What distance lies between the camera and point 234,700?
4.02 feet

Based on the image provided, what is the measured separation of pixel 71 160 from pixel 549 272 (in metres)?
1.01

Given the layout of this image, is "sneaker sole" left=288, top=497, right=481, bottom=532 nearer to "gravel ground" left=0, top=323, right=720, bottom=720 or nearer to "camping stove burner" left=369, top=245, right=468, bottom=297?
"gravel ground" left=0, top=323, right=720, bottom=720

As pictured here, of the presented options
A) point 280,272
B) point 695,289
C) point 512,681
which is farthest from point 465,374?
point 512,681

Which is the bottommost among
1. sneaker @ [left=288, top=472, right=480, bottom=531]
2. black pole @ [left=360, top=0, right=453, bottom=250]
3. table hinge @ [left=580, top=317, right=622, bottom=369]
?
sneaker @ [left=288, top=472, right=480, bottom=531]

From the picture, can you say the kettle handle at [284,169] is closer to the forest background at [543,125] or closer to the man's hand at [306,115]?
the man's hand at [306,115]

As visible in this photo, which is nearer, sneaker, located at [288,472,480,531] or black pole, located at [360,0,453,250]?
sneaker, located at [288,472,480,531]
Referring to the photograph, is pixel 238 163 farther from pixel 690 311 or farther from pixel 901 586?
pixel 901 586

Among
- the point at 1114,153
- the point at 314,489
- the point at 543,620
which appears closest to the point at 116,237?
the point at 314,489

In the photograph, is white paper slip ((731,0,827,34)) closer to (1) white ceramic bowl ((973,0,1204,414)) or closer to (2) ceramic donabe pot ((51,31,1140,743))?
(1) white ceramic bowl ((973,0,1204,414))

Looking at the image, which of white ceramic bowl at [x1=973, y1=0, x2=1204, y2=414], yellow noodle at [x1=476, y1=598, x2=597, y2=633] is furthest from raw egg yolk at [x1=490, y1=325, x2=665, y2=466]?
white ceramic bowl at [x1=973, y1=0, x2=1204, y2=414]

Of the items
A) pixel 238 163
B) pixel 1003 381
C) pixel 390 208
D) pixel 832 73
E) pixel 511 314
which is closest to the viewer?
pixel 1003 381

§ **What you need to do**
Present everything from the line containing "In the photograph, is" down to the end of the material as a Markdown table with the columns Row and Line, numbering each row and omitting blank lines.

§ **Result of this exercise**
| Row | Line |
|---|---|
| 1 | In the photograph, is white paper slip ((731,0,827,34)) closer to (1) white ceramic bowl ((973,0,1204,414)) or closer to (2) ceramic donabe pot ((51,31,1140,743))? |
| 2 | (1) white ceramic bowl ((973,0,1204,414)) |
| 3 | Looking at the image, which of white ceramic bowl at [x1=973, y1=0, x2=1204, y2=414], yellow noodle at [x1=476, y1=598, x2=597, y2=633] is furthest from raw egg yolk at [x1=490, y1=325, x2=665, y2=466]? |
| 4 | white ceramic bowl at [x1=973, y1=0, x2=1204, y2=414] |
| 5 | Of the items |
| 6 | A) pixel 238 163 |
| 7 | B) pixel 1003 381 |
| 8 | C) pixel 390 208 |
| 9 | D) pixel 832 73 |
| 10 | E) pixel 511 314 |
| 11 | which is closest to the viewer? |
| 12 | pixel 1003 381 |